Blood is the first to acknowledge Newcomb deserves every bit of the attention that has come his way during his time on the Hartford campus, and especially this spring in his draft-eligible year. He isn’t single-handedly responsible for this winning season, however.
“We obviously have some other guys that are doing a good job as well and we’re just happy to be winning games and starting to get our alumni and people on campus excited about our baseball program again,” Blood said. He quickly added that Newcomb and his first-round draft potential are playing a large role in the increased interest.
“When you win games and you have kids that are draft prospects, whether they’re first-rounders or top 20-rounders, people get excited because you have quality players and you’re winning baseball games, he said. “It definitely is opening some people’s eyes and not just recruits but people on our campus and the local media. Everyone is taking notice and getting excited, and we’re certainly happy about that.”

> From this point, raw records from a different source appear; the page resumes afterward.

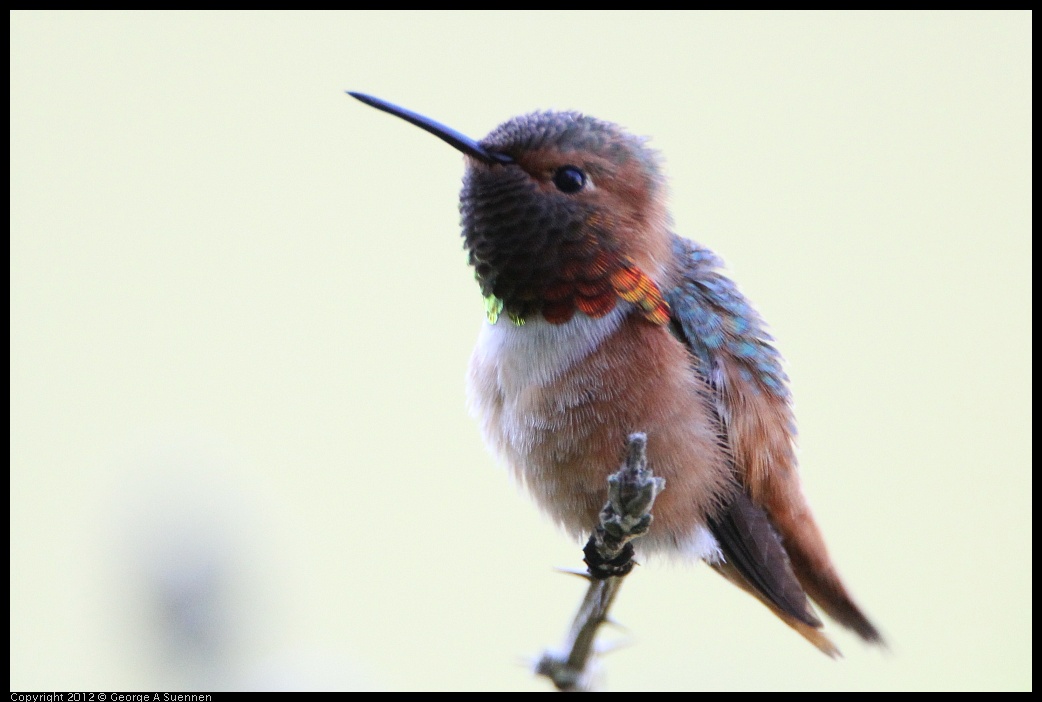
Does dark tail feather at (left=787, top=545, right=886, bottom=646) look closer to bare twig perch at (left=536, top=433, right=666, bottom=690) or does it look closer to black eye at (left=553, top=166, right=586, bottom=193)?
bare twig perch at (left=536, top=433, right=666, bottom=690)

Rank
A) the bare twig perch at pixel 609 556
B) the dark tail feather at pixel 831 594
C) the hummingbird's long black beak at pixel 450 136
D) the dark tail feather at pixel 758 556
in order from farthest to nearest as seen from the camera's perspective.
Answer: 1. the dark tail feather at pixel 831 594
2. the dark tail feather at pixel 758 556
3. the hummingbird's long black beak at pixel 450 136
4. the bare twig perch at pixel 609 556

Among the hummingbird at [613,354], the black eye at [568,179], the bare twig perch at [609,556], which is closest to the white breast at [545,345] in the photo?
the hummingbird at [613,354]

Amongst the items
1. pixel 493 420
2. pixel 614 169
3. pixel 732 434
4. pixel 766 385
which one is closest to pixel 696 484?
pixel 732 434

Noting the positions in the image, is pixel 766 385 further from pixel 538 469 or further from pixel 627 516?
pixel 627 516

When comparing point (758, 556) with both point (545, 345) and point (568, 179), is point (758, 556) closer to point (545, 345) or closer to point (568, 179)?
point (545, 345)

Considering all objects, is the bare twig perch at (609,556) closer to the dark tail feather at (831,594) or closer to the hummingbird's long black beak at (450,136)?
the hummingbird's long black beak at (450,136)
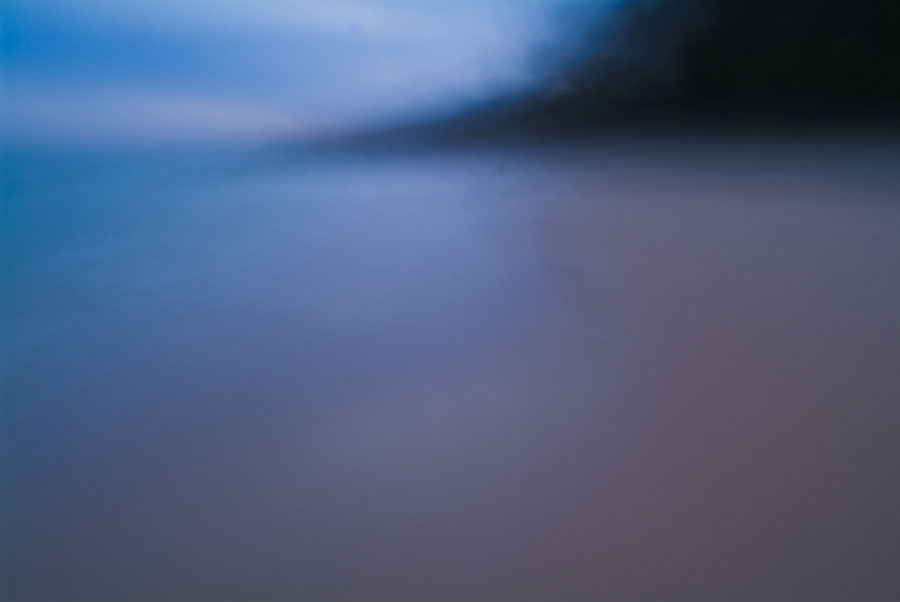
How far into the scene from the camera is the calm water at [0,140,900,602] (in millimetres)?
408

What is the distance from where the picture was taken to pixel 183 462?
0.46m

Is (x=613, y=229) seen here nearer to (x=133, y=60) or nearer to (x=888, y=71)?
(x=888, y=71)

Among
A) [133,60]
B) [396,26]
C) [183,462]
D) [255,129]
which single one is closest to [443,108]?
[396,26]

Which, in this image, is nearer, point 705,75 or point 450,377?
point 450,377

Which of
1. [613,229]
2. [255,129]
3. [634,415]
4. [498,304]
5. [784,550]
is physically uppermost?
[255,129]

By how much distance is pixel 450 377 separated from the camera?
52cm

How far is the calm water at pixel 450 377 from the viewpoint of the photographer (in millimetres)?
408

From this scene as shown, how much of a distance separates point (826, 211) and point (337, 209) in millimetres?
497

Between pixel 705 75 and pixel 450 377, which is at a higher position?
pixel 705 75

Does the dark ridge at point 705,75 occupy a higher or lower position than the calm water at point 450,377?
higher

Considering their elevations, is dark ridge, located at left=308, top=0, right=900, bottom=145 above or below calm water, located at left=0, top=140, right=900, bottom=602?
above

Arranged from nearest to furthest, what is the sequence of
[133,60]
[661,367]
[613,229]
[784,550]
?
[784,550]
[661,367]
[613,229]
[133,60]

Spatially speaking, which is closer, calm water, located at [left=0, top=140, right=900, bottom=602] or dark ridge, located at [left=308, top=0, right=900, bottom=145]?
calm water, located at [left=0, top=140, right=900, bottom=602]

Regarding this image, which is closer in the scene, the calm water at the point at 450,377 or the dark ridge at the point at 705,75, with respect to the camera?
the calm water at the point at 450,377
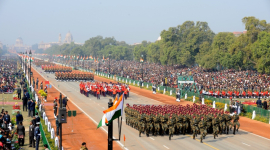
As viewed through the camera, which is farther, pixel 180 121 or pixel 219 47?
pixel 219 47

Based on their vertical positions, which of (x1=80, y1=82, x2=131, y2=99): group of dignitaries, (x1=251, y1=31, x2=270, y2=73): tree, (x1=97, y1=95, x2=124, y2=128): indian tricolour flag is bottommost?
(x1=80, y1=82, x2=131, y2=99): group of dignitaries

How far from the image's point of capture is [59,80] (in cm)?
6550

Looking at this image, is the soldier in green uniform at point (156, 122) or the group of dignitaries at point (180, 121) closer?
the group of dignitaries at point (180, 121)

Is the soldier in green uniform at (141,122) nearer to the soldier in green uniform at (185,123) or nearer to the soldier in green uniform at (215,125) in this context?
the soldier in green uniform at (185,123)

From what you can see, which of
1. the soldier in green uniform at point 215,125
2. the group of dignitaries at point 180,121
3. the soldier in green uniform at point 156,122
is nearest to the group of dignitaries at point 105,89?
the group of dignitaries at point 180,121

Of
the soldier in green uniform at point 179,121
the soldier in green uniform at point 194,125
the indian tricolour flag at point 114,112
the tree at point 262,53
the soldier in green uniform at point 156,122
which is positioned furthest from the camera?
the tree at point 262,53

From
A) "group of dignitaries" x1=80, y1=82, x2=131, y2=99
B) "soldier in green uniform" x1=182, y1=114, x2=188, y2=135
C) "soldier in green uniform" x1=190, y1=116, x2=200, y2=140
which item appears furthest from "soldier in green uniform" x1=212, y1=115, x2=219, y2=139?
"group of dignitaries" x1=80, y1=82, x2=131, y2=99

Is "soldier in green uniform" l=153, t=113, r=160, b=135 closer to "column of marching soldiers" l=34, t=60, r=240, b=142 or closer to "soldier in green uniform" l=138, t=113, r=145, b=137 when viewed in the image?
"column of marching soldiers" l=34, t=60, r=240, b=142

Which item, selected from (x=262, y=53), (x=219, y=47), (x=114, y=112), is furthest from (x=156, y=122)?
(x=219, y=47)

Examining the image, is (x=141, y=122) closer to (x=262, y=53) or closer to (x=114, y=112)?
(x=114, y=112)

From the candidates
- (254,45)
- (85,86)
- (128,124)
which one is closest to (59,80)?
(85,86)

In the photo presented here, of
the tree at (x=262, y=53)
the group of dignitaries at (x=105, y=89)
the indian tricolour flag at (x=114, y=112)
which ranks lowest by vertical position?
the group of dignitaries at (x=105, y=89)

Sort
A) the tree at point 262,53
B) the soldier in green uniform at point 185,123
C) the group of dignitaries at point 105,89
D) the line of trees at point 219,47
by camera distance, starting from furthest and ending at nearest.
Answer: the line of trees at point 219,47 → the tree at point 262,53 → the group of dignitaries at point 105,89 → the soldier in green uniform at point 185,123

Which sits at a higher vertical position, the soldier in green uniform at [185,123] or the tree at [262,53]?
the tree at [262,53]
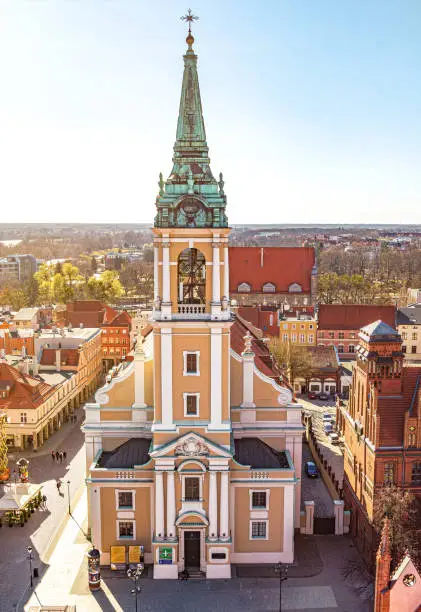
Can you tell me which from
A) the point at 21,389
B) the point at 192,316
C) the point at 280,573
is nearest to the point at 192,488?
the point at 280,573

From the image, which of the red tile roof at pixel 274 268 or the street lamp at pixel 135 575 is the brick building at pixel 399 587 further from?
the red tile roof at pixel 274 268

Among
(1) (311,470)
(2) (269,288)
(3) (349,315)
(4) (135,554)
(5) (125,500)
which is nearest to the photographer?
(4) (135,554)

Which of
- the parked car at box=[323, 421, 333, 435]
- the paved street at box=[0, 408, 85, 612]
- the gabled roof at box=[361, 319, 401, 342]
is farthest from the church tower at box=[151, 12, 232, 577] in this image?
the parked car at box=[323, 421, 333, 435]

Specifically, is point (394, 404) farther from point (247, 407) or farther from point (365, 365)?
point (247, 407)

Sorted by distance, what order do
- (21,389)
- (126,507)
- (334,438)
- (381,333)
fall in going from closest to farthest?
(126,507) < (381,333) < (21,389) < (334,438)

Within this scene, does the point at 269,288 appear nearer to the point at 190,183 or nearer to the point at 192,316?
the point at 192,316

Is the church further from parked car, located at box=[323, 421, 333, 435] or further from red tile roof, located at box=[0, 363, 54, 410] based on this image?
parked car, located at box=[323, 421, 333, 435]
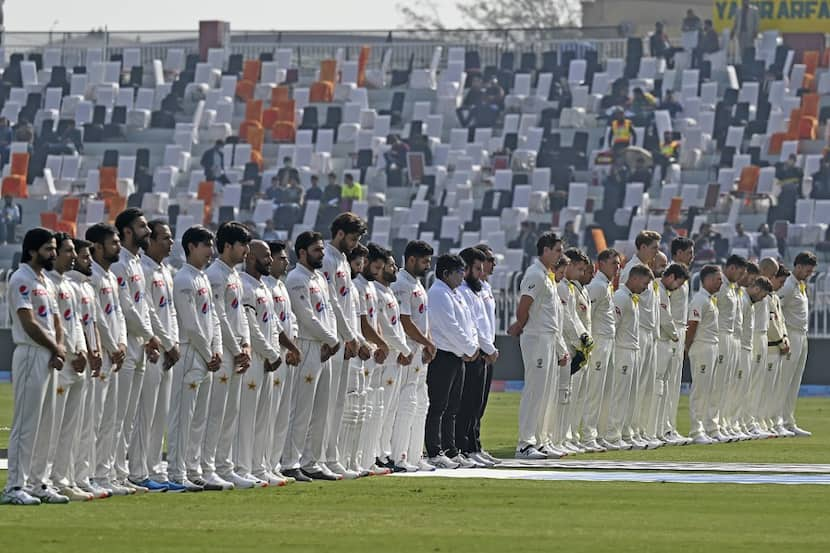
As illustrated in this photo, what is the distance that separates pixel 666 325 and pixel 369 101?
27658 millimetres

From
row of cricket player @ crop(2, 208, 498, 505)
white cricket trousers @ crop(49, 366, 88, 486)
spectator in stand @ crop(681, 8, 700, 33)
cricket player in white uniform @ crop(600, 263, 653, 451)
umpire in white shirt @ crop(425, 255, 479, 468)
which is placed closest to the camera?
row of cricket player @ crop(2, 208, 498, 505)

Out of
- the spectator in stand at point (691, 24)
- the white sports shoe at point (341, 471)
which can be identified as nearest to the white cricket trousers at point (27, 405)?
the white sports shoe at point (341, 471)

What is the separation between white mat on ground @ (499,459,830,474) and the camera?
724 inches

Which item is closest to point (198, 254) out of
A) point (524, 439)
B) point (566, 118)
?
point (524, 439)

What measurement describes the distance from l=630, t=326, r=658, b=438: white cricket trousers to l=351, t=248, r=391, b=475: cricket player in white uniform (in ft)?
17.6

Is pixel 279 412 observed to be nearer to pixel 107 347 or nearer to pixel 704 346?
pixel 107 347

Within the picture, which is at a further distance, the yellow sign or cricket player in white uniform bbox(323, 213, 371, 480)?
the yellow sign

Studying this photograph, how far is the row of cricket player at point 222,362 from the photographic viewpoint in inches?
559

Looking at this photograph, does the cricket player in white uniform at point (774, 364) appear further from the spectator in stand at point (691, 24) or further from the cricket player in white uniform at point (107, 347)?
the spectator in stand at point (691, 24)

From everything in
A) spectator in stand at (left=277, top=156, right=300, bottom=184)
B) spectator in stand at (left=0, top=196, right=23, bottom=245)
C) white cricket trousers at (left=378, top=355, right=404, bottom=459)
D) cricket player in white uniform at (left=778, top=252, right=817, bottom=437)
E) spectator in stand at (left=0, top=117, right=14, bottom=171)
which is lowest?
white cricket trousers at (left=378, top=355, right=404, bottom=459)

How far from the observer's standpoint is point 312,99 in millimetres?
50344

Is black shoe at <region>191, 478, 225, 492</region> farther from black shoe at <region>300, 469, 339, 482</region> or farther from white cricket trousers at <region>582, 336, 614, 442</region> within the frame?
white cricket trousers at <region>582, 336, 614, 442</region>

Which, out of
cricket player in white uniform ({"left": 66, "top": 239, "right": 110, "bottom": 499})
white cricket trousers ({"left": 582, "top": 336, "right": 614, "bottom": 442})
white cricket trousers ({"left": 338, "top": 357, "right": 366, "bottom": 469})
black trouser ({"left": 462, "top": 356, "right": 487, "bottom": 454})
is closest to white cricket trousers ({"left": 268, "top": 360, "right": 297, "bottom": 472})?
white cricket trousers ({"left": 338, "top": 357, "right": 366, "bottom": 469})

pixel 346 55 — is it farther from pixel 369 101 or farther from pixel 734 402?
pixel 734 402
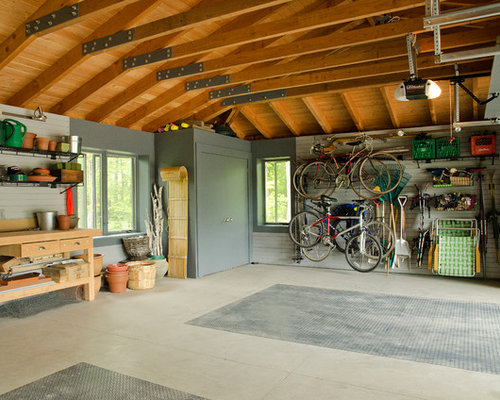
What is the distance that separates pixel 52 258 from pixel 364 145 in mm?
5483

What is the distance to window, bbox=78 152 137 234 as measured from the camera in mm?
6617

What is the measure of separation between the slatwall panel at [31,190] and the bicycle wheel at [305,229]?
4.25m

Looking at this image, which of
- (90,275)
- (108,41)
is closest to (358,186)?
(90,275)

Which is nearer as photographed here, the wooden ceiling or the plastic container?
the wooden ceiling

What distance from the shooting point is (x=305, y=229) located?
787 centimetres

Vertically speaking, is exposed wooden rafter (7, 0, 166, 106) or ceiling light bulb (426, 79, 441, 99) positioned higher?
exposed wooden rafter (7, 0, 166, 106)

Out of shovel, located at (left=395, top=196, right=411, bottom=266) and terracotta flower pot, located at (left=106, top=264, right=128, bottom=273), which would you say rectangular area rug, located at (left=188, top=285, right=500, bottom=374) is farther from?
terracotta flower pot, located at (left=106, top=264, right=128, bottom=273)

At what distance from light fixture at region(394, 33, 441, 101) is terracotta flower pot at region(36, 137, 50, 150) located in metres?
4.58

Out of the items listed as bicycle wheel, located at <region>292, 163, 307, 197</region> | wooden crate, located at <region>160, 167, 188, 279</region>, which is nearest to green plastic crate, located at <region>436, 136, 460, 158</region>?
bicycle wheel, located at <region>292, 163, 307, 197</region>

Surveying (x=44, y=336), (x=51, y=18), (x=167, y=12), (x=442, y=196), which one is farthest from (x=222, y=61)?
(x=442, y=196)

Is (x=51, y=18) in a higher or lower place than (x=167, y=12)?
lower

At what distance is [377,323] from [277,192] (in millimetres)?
4738

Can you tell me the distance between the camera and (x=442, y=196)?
7070 millimetres

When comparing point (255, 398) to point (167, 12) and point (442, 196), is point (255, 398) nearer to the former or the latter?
point (167, 12)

Newcomb and Blood arrived on the Hartford campus together, just over two-and-a-half years ago. The relationship has certainly been mutually beneficial, with the prospect almost certain to reach his goal of playing baseball on the professional level and the head coach achieving his of turning a moribund program around.
“I feel like I’ve come a lot further than I ever expected to,” Newcomb said. “I’ve always wanted to be well-known and hopefully be a high draft pick, and that potential is there now compared to where I used to be. The biggest thing that I’ve done in my three years here is I’ve learned how to pitch where before I was just a thrower. Working with Coach Blood on all the mechanical stuff and the off-speed (pitches), it’s ended up being a pretty good three years so far.
“I would definitely call this a dream,” he concluded. “Coming out of high school I only got one questionnaire about the possibility of going pro and I didn’t really think too much about it. There was always the hope that I would get some type of look, and now to be at that level, it’s a dream come true.”